Sunday, May 06, 2007

What is Sport?

Being someone who follows a number of sports, I hear (okay, fine, I think I hear) numerous arguments between people who can't decide on what a "sport" is. Merriam Webster OnLine defined "sport" in several inexplicably useless ways, so as such, dictionary.com defines it as "physical activity that is governed by a set of rules or customs and often engaged in competitively". This immediately eliminates Golf as a sport. If you think that standing, moving your torso once every five minutes, and then walking a few hundred yards is a sport, you might be a pig, a cripple, or a sitting Vice President.

In my mind, what defines something as a "sport" is being a rigorously physical, competetive activity governed by a set of rules which allow your opponent to affect your performance. Since "rigorously physical" is subjective, I have to take that term out of my definition (in reality, it was just a scheme to eliminate Baseball as a sport, but alas, I have to relent and accept Baseball's admission as a "sport"). In other words, if your opponents in Golf stood five yards in front of you with metal shields, trying to block your drive, Golf would be a sport.

Additionally, the type of injuries that occur in a competetive game are a good indicator of whether or not the game is a sport. Once again, this eliminates Golf, as the only truly troublesome injury anyone ever got related to the play of Golf was cirrhosis of the liver (live viewers hit on the head with balls and flying clubs don't count). Water polo, on the other hand, despite not being very exciting to look at, is a good example of how injuries can indicate whether or not something's a sport, as the injuries its players get range from broken noses to, well, death by drowning. When looking at the types of injuries that polo (the kind played on horseback on dry or sometimes dewy land) players get, it's probably a safe bet that it's a sport on account of all the broken necks. As for football, virtually everything indicates that football is a sport, from the fiercly competative play often described as a "battle" to the broken necks and the legs split like toothpicks (I'm lookin' at you, Theisman!).

Virtually no form of racing is a sport because you typically aren't allowed to compromise your opponent's position in anyway other then passing them (or cutting them off, but even then, it can't be too sudden; we wouldn't want these assholes to have to touch their brakes). Hell, in NASCAR you can't even bump into the asshole or spin him out. However, there are, in theory, forms of racing that would be considered sport. Mario Kart, for instance, would be a sport if it were real, since you can shoot shells and what have you at your opponents to knock them off the course, sometimes into lava or, more entertainly, an endless void.

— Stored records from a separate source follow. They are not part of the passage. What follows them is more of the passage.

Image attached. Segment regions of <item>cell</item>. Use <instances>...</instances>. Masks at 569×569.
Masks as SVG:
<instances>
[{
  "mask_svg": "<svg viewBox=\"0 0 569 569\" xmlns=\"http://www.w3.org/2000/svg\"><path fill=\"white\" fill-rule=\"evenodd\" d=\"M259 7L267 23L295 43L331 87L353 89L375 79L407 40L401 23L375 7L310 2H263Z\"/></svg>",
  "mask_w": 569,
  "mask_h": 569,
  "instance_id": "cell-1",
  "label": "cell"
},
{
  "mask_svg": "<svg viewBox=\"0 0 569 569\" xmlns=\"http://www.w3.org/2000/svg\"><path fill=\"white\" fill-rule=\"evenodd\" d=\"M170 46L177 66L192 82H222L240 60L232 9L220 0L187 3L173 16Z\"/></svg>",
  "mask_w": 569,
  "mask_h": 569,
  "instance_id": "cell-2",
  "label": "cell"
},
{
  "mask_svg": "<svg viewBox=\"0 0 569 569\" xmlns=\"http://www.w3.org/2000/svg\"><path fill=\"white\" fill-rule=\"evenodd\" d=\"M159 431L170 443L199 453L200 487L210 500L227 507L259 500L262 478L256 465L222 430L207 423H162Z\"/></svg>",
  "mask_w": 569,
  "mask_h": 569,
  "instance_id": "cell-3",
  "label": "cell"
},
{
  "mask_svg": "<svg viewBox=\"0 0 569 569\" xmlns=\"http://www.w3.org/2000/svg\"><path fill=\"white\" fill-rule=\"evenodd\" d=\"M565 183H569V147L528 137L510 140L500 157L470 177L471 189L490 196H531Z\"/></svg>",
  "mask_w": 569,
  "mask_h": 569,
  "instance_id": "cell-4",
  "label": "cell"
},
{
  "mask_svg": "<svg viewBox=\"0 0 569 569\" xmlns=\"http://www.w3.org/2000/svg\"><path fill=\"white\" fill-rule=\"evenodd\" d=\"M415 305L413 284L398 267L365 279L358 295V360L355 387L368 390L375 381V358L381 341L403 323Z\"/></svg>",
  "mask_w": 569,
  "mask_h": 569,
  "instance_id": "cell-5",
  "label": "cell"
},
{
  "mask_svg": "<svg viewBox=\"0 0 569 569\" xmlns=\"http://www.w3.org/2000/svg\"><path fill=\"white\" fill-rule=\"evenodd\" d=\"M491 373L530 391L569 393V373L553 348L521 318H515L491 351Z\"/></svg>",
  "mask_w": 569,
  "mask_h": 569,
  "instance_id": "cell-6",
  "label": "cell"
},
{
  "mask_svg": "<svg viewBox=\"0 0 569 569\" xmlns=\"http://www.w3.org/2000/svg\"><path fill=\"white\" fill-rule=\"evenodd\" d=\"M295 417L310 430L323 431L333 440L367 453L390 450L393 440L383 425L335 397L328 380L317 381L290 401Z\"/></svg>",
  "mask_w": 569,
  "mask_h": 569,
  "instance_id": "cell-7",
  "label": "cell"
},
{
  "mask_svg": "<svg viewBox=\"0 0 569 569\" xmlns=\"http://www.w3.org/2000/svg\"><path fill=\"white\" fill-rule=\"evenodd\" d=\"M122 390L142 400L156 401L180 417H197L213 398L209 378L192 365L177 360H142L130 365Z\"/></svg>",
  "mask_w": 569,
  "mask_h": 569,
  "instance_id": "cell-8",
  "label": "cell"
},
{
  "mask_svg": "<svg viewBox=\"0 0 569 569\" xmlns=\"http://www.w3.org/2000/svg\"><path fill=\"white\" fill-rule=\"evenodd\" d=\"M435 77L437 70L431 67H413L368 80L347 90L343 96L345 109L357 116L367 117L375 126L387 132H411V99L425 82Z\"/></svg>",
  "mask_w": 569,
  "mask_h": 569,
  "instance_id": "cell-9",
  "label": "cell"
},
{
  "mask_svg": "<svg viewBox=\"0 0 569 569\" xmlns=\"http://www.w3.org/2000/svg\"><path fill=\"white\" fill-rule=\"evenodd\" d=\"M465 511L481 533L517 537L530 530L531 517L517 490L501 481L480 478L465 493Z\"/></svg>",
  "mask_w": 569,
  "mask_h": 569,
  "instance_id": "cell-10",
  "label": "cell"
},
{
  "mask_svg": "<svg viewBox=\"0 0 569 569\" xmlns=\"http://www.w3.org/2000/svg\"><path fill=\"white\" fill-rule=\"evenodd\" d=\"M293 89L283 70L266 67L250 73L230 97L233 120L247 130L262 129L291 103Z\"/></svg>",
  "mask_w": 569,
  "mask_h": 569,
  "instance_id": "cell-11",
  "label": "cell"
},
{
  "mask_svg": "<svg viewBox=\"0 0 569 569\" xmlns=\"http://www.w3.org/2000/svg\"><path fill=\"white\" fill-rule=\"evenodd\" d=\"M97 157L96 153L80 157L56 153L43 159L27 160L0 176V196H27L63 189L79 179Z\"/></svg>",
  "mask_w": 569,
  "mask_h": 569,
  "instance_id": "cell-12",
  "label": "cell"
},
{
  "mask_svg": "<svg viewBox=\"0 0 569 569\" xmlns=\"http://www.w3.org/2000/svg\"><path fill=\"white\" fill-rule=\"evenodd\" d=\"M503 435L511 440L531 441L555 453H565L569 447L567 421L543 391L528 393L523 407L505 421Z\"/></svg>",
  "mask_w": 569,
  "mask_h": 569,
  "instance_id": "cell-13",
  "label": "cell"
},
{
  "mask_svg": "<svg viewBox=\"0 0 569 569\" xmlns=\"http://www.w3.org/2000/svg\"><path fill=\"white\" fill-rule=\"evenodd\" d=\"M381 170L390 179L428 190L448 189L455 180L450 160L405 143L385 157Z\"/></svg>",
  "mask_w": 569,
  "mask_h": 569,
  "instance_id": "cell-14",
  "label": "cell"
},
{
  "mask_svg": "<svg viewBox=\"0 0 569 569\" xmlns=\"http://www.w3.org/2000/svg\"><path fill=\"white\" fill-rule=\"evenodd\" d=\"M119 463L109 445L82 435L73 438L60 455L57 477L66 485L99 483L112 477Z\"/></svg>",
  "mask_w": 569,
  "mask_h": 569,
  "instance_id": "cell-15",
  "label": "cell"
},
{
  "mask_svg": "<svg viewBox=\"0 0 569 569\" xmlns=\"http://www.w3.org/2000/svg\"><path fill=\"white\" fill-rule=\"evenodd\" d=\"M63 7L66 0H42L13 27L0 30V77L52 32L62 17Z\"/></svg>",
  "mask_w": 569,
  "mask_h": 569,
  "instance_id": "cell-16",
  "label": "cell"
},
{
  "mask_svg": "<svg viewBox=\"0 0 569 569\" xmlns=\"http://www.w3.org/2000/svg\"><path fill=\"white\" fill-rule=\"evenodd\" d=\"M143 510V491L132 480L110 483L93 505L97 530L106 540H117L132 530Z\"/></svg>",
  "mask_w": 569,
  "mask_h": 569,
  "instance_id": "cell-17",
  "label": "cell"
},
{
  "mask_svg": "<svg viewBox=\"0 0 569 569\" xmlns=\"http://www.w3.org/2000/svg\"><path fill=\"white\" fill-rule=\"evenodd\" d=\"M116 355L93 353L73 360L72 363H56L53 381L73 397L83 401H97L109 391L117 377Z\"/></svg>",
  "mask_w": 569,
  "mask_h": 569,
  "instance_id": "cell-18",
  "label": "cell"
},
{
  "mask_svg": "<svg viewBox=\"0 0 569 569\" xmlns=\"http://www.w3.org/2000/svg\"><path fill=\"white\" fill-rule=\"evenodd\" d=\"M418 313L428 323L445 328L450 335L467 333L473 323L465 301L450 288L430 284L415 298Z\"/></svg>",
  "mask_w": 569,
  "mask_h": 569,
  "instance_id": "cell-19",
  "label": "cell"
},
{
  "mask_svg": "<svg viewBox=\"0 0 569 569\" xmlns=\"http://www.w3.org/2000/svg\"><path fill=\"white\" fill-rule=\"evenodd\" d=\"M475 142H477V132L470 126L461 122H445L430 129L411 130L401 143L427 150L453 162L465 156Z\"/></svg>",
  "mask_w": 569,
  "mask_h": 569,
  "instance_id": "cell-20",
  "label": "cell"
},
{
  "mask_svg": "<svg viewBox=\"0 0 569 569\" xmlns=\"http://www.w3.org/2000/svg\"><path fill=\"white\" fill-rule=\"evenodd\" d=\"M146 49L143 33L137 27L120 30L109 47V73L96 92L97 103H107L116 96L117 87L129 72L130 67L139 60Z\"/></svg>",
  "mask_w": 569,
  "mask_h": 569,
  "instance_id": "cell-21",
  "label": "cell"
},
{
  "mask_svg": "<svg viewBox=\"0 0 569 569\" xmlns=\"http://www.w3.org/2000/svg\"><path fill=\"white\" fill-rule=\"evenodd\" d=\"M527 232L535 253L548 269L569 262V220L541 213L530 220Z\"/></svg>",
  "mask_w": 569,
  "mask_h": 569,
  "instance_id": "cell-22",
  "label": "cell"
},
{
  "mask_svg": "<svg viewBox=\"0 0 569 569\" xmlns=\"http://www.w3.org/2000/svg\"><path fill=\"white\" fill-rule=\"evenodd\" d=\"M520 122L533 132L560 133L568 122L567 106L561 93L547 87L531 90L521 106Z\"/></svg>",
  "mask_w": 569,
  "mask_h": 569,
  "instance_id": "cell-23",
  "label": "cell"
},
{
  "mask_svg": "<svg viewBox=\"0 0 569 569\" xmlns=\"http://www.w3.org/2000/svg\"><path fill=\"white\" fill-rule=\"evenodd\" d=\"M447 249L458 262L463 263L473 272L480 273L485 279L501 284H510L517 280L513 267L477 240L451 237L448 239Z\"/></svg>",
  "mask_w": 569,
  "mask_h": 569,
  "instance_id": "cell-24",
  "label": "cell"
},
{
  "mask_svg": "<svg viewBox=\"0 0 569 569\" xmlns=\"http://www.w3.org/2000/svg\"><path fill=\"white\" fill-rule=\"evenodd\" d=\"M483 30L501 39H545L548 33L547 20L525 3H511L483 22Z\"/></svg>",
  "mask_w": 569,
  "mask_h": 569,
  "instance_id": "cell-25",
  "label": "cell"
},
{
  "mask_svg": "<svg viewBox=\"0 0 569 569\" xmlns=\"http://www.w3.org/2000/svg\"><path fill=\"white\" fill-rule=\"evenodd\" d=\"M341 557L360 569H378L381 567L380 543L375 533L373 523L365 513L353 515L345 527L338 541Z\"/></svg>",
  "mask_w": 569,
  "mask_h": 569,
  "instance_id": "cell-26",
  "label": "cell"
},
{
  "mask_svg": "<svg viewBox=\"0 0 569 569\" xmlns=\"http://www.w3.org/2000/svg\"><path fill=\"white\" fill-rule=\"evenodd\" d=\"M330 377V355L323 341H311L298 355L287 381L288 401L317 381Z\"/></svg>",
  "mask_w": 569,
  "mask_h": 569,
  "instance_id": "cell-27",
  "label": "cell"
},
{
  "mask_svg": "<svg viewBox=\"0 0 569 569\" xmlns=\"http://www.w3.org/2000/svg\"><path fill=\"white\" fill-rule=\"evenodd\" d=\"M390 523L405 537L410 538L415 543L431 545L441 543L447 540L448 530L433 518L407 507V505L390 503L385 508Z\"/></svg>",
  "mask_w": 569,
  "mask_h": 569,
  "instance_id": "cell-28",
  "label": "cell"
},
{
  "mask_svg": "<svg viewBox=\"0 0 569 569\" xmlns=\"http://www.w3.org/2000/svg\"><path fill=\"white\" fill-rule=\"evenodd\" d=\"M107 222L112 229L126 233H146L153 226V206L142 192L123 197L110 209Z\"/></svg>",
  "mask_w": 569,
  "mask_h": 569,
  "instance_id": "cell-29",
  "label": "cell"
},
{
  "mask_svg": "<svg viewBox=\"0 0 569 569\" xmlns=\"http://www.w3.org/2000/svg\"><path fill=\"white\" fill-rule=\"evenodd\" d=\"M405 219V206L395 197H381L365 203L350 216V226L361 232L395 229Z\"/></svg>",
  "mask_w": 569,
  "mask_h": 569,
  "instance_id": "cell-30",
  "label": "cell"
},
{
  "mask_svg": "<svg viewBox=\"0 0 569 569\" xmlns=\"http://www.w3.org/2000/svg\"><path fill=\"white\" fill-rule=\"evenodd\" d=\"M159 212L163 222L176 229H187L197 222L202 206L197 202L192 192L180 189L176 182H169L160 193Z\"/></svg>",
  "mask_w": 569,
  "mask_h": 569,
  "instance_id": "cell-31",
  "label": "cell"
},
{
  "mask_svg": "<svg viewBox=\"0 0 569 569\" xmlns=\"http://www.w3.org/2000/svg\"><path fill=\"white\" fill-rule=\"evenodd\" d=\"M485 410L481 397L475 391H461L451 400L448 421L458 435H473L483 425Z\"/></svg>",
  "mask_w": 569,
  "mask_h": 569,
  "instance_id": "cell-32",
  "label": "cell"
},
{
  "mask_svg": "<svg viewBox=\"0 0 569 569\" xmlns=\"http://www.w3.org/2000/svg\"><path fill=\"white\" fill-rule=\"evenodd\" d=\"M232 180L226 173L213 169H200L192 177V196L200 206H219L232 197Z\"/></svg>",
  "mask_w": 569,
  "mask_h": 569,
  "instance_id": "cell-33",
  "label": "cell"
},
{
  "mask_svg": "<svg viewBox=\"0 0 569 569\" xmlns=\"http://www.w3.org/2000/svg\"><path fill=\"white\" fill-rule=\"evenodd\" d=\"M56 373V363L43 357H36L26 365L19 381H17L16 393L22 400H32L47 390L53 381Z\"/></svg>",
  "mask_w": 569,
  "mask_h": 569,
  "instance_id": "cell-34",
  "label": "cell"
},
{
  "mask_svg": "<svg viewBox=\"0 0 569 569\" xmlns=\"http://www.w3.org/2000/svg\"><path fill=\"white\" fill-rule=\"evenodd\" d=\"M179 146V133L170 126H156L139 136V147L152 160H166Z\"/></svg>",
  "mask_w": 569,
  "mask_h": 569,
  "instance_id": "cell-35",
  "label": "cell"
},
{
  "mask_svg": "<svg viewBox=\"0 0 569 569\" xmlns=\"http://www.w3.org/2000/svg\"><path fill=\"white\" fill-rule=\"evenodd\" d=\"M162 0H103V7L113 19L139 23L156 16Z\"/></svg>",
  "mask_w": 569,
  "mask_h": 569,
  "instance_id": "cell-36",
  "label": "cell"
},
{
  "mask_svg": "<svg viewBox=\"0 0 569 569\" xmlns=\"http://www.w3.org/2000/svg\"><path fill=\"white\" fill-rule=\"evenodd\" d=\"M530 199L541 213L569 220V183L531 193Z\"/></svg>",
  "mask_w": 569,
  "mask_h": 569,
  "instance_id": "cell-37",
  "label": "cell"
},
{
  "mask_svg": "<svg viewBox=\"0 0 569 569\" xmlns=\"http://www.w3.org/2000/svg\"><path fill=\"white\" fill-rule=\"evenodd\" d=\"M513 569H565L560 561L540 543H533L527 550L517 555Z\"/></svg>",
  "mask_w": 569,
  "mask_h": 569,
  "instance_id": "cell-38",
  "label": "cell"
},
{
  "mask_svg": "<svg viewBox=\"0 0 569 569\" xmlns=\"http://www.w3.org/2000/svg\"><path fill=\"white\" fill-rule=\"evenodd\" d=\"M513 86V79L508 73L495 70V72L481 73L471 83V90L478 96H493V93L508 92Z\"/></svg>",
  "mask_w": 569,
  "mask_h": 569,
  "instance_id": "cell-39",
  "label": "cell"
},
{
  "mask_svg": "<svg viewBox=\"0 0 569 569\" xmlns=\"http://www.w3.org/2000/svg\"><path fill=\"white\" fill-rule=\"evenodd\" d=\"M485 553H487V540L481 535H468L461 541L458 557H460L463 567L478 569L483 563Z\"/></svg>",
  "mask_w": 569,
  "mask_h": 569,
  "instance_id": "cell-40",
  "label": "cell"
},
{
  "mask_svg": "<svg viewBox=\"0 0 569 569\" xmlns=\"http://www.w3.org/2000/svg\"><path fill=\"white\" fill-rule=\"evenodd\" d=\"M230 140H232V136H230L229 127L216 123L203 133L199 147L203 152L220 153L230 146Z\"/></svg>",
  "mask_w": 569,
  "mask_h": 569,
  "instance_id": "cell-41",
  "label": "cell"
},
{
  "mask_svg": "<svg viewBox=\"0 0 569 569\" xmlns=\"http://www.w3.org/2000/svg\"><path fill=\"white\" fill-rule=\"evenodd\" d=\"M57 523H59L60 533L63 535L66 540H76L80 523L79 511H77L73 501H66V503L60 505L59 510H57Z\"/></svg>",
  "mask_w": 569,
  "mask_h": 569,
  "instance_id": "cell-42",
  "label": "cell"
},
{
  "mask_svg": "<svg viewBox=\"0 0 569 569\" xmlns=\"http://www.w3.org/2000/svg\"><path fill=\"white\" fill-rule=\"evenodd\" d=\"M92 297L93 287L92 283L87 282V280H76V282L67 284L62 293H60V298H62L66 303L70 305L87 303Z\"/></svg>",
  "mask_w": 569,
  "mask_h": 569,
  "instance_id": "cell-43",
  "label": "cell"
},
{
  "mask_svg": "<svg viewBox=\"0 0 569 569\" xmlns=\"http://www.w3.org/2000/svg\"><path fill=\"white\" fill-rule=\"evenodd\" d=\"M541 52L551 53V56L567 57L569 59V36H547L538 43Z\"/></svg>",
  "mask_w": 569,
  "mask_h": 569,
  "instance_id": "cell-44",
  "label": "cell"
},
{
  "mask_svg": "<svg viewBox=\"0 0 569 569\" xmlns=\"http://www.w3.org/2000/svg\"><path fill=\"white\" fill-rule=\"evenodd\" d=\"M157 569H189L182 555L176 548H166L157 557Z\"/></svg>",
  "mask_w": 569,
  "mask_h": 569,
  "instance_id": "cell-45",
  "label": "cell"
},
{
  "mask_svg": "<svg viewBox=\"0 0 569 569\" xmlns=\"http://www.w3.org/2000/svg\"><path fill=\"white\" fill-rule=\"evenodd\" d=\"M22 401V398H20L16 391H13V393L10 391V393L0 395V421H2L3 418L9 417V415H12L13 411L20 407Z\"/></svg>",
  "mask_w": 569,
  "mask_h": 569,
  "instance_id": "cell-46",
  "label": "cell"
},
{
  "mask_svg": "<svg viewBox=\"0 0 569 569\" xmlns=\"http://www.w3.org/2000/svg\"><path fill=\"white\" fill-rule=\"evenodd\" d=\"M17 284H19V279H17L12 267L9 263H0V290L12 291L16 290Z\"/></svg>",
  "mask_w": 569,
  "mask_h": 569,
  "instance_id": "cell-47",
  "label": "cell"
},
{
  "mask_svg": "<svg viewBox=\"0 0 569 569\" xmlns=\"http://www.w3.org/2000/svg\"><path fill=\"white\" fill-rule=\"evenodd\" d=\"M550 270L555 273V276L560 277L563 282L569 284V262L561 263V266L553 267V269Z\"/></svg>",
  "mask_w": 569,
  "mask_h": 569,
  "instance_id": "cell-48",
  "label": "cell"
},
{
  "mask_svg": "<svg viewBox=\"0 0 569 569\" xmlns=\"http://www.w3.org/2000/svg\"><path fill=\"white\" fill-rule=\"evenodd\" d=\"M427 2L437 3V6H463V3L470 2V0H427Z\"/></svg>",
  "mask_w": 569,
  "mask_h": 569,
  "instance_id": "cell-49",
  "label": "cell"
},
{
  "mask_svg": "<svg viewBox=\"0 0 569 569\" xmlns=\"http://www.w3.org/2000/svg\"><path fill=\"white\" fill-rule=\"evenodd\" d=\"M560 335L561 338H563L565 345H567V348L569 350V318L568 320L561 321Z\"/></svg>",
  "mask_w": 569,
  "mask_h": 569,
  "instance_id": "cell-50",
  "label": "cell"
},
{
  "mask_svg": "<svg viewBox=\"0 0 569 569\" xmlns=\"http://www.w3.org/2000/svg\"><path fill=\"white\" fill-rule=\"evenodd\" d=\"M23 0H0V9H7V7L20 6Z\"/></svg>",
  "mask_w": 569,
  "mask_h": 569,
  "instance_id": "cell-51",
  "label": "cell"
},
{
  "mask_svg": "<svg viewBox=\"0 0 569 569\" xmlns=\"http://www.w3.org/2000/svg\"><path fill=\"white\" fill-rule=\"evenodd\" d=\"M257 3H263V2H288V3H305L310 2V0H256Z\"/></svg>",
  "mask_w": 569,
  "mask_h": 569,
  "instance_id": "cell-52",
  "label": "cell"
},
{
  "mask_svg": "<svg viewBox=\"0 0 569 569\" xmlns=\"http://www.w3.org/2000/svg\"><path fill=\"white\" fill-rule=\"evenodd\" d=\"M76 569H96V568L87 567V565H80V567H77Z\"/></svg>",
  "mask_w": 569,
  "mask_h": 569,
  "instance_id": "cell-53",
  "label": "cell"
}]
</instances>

ESPN, which stands for the Entertainment and Sports Programming Network (despite having long ago having started showing non-entertaining non-sports), was promoting the "World Series Of Darts" last summer. Darts is not a sport. Nothing that you have to get drunk in order to get excited about doing is a sport. I don't care if your opponent has to stand in front of the dartboard and you have to attempt to throw the dart through or around him. It's not a God damn sport. As for the "World Series Of Poker" (which you know gives ESPN a hard-on because it literally requires them to do almost no work and devise no thoughtful analysis regarding it), well, if you think Poker is a sport on any level, you are an idiot. I don't mean your normal drink-the-stuff-under-the-sink idiot, although I am impressed you've survived long enough to read this. I mean a full-fledged, non-voting, neo-conversvative, Golf fan IDIOT.

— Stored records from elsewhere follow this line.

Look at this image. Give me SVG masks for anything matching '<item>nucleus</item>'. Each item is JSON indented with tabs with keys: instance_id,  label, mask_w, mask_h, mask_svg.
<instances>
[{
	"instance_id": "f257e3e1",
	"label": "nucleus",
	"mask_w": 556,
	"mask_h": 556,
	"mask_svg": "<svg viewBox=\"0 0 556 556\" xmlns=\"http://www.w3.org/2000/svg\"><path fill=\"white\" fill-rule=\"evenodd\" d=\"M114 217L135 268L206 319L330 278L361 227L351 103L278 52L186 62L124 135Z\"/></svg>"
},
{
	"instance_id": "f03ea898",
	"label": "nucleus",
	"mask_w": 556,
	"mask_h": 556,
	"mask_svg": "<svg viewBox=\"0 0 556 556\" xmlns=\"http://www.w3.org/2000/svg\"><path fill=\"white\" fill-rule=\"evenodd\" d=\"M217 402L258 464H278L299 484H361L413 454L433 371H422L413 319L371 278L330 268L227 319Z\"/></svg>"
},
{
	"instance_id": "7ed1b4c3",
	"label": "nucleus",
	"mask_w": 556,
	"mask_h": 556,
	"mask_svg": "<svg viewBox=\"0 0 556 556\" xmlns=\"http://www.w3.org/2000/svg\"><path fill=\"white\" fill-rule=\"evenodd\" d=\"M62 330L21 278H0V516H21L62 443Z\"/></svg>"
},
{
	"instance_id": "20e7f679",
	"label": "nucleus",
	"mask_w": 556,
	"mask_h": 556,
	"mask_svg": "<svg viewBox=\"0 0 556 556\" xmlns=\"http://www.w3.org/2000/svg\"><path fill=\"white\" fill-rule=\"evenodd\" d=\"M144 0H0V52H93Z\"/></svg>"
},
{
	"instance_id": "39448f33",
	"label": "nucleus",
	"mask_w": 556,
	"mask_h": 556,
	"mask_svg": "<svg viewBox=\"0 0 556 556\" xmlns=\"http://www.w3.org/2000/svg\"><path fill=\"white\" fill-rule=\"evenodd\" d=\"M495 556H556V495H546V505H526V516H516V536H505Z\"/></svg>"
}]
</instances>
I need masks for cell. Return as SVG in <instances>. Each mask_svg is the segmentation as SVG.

As for hunting, well, this is a bit more complicated. Hunting is a sport in certain circumstances. If you're going toe-to-toe with an animal who can move eight times faster and quieter then you (SEE: Cougar) armed only with a spear and a cross, it's a sport. On the other hand, if you're hunting birds with anything that has a scope on it, you're a jackass (and this also isn't a sport because you have to be drunk to want to shoot at birds, and you have to be even drunker to need a scope to shoot at them). As for hunting Cougars and other large, magician-eating felines, while a firearm does level the playing field, certain firearms tip the scales grossly in your favor (SEE: the Smith & Wesson Model 500 Revolver*) by giving you five quick shots that can be easily reloaded. The only appropriate gun for hunting creatures that might as well have the ability to teleport is a double-barreled, 12-gauge shotgun, the kind that takes you as long to reload as it takes the beast you're engaging in a duel with to eat a Gazelle (HINT: Keep lots of spare Gazelle on-hand to cut loose as a distraction in case you need to reload). Still and still, a true sportsman uses nothing more then a crossbow.

As a public service, I will be keeping a running log of what, by my moral standards, are and aren't sports, which can be found at the following link: [link not yet available]

*I do not have any particular gripes with the Model 500 Revolver--In fact, it occurs to me as a fantastic weapon to kill people of terrorist descent with (see: that ugly Park Avenue bitch who got a modeling gig solely by being bin Laden's neice)--I just don't think it's appropriate for hunting large wild life with, which Smith & Wesson claimed it was designed for.